===== Data rows =====
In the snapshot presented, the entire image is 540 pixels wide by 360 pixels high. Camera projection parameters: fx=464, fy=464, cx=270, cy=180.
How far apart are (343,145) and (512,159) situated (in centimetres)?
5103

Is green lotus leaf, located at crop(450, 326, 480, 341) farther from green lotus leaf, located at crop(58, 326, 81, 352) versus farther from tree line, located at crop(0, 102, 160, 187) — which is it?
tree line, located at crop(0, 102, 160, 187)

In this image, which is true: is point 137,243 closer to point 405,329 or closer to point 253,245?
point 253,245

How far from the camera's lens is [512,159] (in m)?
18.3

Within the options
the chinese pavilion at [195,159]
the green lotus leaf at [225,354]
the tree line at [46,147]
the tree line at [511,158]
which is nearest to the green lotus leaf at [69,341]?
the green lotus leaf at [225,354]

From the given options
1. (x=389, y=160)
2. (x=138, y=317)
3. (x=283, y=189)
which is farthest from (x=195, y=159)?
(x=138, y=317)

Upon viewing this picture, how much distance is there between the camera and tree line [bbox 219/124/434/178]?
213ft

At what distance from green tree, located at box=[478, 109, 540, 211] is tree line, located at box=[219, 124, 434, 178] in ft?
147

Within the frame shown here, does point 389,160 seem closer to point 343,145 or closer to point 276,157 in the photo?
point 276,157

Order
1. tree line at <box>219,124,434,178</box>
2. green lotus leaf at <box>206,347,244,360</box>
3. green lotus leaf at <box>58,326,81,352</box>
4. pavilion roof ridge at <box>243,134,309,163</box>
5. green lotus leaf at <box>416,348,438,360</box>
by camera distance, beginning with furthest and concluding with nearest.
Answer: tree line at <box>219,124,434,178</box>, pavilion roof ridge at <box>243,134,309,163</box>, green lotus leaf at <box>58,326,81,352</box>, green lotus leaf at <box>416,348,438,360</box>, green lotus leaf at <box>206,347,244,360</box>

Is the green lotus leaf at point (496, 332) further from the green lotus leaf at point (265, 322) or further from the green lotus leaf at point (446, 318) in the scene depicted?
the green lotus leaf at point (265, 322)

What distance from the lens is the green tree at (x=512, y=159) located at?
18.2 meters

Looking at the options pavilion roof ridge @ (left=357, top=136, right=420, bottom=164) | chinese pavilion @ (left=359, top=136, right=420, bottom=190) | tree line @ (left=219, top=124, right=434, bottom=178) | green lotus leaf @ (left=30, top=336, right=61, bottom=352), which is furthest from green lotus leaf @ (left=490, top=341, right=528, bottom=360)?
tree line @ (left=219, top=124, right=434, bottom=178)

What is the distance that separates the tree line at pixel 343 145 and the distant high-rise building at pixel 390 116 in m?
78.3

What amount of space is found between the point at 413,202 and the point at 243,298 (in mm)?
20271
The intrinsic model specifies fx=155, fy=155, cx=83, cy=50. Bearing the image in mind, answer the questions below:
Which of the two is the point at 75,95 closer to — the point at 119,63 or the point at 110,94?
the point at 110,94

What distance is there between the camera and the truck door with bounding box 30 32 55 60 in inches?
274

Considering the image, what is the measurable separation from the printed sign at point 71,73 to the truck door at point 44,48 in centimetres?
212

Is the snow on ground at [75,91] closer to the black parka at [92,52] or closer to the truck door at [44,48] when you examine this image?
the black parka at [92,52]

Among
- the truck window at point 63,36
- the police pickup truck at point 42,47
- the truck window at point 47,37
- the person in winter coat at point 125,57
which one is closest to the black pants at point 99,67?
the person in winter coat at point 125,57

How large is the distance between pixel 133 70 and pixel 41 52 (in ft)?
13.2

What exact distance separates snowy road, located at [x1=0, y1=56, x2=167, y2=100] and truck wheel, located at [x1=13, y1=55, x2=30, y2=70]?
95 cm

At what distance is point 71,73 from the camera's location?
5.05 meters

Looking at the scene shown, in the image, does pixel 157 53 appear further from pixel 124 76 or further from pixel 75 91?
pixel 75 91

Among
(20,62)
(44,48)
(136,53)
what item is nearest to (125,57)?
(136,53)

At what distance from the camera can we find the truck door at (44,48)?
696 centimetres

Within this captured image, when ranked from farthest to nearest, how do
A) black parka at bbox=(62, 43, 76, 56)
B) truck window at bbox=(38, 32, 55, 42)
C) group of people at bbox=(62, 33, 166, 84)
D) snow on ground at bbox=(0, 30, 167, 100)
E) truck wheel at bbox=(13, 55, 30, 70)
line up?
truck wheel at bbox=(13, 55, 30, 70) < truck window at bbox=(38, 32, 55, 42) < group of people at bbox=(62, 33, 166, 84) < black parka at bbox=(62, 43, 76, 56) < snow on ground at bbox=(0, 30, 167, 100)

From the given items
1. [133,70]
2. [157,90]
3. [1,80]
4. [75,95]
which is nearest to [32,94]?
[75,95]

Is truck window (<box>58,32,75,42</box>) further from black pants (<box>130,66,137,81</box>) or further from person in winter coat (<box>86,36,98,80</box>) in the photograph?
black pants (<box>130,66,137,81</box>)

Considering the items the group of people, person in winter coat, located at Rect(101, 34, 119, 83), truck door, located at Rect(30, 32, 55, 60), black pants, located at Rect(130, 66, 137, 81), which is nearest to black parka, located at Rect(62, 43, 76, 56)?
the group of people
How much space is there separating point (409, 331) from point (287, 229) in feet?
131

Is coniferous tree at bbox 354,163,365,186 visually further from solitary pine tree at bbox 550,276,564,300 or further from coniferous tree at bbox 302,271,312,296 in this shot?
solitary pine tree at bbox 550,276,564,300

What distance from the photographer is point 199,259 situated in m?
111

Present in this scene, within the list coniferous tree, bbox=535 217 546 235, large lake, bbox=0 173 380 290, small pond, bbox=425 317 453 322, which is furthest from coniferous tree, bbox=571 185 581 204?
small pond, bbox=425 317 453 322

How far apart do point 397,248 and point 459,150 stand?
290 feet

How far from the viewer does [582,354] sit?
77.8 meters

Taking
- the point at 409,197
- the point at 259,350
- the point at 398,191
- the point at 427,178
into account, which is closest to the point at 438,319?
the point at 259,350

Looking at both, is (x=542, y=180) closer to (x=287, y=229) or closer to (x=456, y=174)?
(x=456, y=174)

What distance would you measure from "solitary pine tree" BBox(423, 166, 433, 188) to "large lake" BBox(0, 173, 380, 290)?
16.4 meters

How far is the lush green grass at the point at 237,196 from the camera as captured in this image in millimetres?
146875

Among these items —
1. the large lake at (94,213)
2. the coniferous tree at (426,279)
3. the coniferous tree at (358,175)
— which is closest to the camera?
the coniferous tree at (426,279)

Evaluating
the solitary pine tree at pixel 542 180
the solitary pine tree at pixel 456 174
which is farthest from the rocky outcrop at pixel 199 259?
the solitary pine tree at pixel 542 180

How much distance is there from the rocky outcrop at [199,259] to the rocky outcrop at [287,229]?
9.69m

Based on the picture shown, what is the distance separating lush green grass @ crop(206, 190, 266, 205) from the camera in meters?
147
=====
Exercise task
Print all of the entries exactly as they are written.

Expected output
In the snapshot presented, the entire image is 540 pixels wide by 360 pixels high. Camera projection parameters: fx=464, fy=464, cx=270, cy=180.
How far apart are (343,145) and (512,159) situated (in centimetres)?
5103

Is green lotus leaf, located at crop(450, 326, 480, 341) farther from green lotus leaf, located at crop(58, 326, 81, 352) versus farther from tree line, located at crop(0, 102, 160, 187) — which is it?
tree line, located at crop(0, 102, 160, 187)

In this image, which is true: is point 137,243 closer to point 405,329 or closer to point 253,245?
point 253,245

How far from the camera's lens is [512,159] (in m)?
18.3

Within the options
the chinese pavilion at [195,159]
the green lotus leaf at [225,354]
the tree line at [46,147]
the tree line at [511,158]
which is nearest to the green lotus leaf at [69,341]?
the green lotus leaf at [225,354]

From the given options
1. (x=389, y=160)
2. (x=138, y=317)
3. (x=283, y=189)
which is farthest from (x=195, y=159)?
(x=138, y=317)

Upon viewing this picture, how much distance is there between the camera and tree line [bbox 219/124/434/178]?
213ft

At what distance from green tree, located at box=[478, 109, 540, 211] is tree line, located at box=[219, 124, 434, 178] in ft?
147

Within the frame shown here, does point 389,160 seem closer to point 343,145 or closer to point 276,157 in the photo?
point 276,157

Order
1. tree line at <box>219,124,434,178</box>
2. green lotus leaf at <box>206,347,244,360</box>
3. green lotus leaf at <box>58,326,81,352</box>
4. pavilion roof ridge at <box>243,134,309,163</box>
5. green lotus leaf at <box>416,348,438,360</box>
by camera distance, beginning with furthest and concluding with nearest.
Answer: tree line at <box>219,124,434,178</box>, pavilion roof ridge at <box>243,134,309,163</box>, green lotus leaf at <box>58,326,81,352</box>, green lotus leaf at <box>416,348,438,360</box>, green lotus leaf at <box>206,347,244,360</box>

Is the green lotus leaf at point (496, 332) further from the green lotus leaf at point (265, 322) or further from the green lotus leaf at point (446, 318) in the scene depicted?
the green lotus leaf at point (265, 322)

What distance from the lens is the green tree at (x=512, y=159) located at?
18.2 meters

Looking at the options pavilion roof ridge @ (left=357, top=136, right=420, bottom=164) | chinese pavilion @ (left=359, top=136, right=420, bottom=190) | tree line @ (left=219, top=124, right=434, bottom=178) | green lotus leaf @ (left=30, top=336, right=61, bottom=352), which is furthest from green lotus leaf @ (left=490, top=341, right=528, bottom=360)?
tree line @ (left=219, top=124, right=434, bottom=178)

What is the distance that separates the tree line at pixel 343 145 and the distant high-rise building at pixel 390 116 in m?
78.3

What amount of space is found between the point at 413,202 and the point at 243,298 (in mm)?
20271
The intrinsic model specifies fx=155, fy=155, cx=83, cy=50. Bearing the image in mind, answer the questions below:
Which of the two is the point at 75,95 closer to — the point at 119,63 or the point at 110,94?
the point at 110,94

What distance is there between the camera and the truck door with bounding box 30 32 55 60 in inches?
274

Considering the image, what is the measurable separation from the printed sign at point 71,73 to the truck door at point 44,48 in centimetres?
212

Is the snow on ground at [75,91] closer to the black parka at [92,52] or closer to the truck door at [44,48] when you examine this image?
the black parka at [92,52]

Among
- the truck window at point 63,36
- the police pickup truck at point 42,47
- the truck window at point 47,37
- the person in winter coat at point 125,57
which one is closest to the black pants at point 99,67?
the person in winter coat at point 125,57

How large is the distance between pixel 133 70 and pixel 41 52 (in ft)?
13.2

What exact distance separates snowy road, located at [x1=0, y1=56, x2=167, y2=100] and truck wheel, located at [x1=13, y1=55, x2=30, y2=70]?
95 cm

At what distance is point 71,73 from the camera's location?
5.05 meters

Looking at the scene shown, in the image, does pixel 157 53 appear further from pixel 124 76 or further from pixel 75 91?
pixel 75 91

Among
(20,62)
(44,48)
(136,53)
what item is nearest to (125,57)?
(136,53)

At what distance from the camera can we find the truck door at (44,48)?
696 centimetres

Within this captured image, when ranked from farthest to nearest, how do
A) black parka at bbox=(62, 43, 76, 56)
B) truck window at bbox=(38, 32, 55, 42)
C) group of people at bbox=(62, 33, 166, 84)
D) snow on ground at bbox=(0, 30, 167, 100)
E) truck wheel at bbox=(13, 55, 30, 70)
line up?
truck wheel at bbox=(13, 55, 30, 70) < truck window at bbox=(38, 32, 55, 42) < group of people at bbox=(62, 33, 166, 84) < black parka at bbox=(62, 43, 76, 56) < snow on ground at bbox=(0, 30, 167, 100)

From the given items
1. [133,70]
2. [157,90]
3. [1,80]
4. [75,95]
which is nearest to [32,94]?
[75,95]

Is truck window (<box>58,32,75,42</box>) further from black pants (<box>130,66,137,81</box>) or further from person in winter coat (<box>86,36,98,80</box>) in the photograph?
black pants (<box>130,66,137,81</box>)

Considering the items the group of people, person in winter coat, located at Rect(101, 34, 119, 83), truck door, located at Rect(30, 32, 55, 60), black pants, located at Rect(130, 66, 137, 81), which is nearest to black parka, located at Rect(62, 43, 76, 56)?
the group of people
How much space is there separating point (409, 331) from point (287, 229) in feet?
131

Is coniferous tree at bbox 354,163,365,186 visually further from solitary pine tree at bbox 550,276,564,300 or further from coniferous tree at bbox 302,271,312,296 in this shot?
solitary pine tree at bbox 550,276,564,300

What distance from the photographer is point 199,259 situated in m?
111

Present in this scene, within the list coniferous tree, bbox=535 217 546 235, large lake, bbox=0 173 380 290, small pond, bbox=425 317 453 322, which is furthest from coniferous tree, bbox=571 185 581 204?
small pond, bbox=425 317 453 322

How far apart do point 397,248 and point 459,150 stand?
290 feet

How far from the viewer does [582,354] sit?
77.8 meters

Taking
- the point at 409,197
- the point at 259,350
- the point at 398,191
- the point at 427,178
into account, which is closest to the point at 438,319?
the point at 259,350

Looking at both, is (x=542, y=180) closer to (x=287, y=229) or closer to (x=456, y=174)?
(x=456, y=174)

What distance would you measure from "solitary pine tree" BBox(423, 166, 433, 188) to "large lake" BBox(0, 173, 380, 290)?
16.4 meters

How far is the lush green grass at the point at 237,196 from the camera as captured in this image in millimetres?
146875

Among these items —
1. the large lake at (94,213)
2. the coniferous tree at (426,279)
3. the coniferous tree at (358,175)
— which is closest to the camera?
the coniferous tree at (426,279)

Evaluating
the solitary pine tree at pixel 542 180
the solitary pine tree at pixel 456 174
which is farthest from the rocky outcrop at pixel 199 259?
the solitary pine tree at pixel 542 180

How much distance is there from the rocky outcrop at [199,259] to the rocky outcrop at [287,229]?
9.69m

Based on the picture shown, what is the distance separating lush green grass @ crop(206, 190, 266, 205) from the camera in meters?
147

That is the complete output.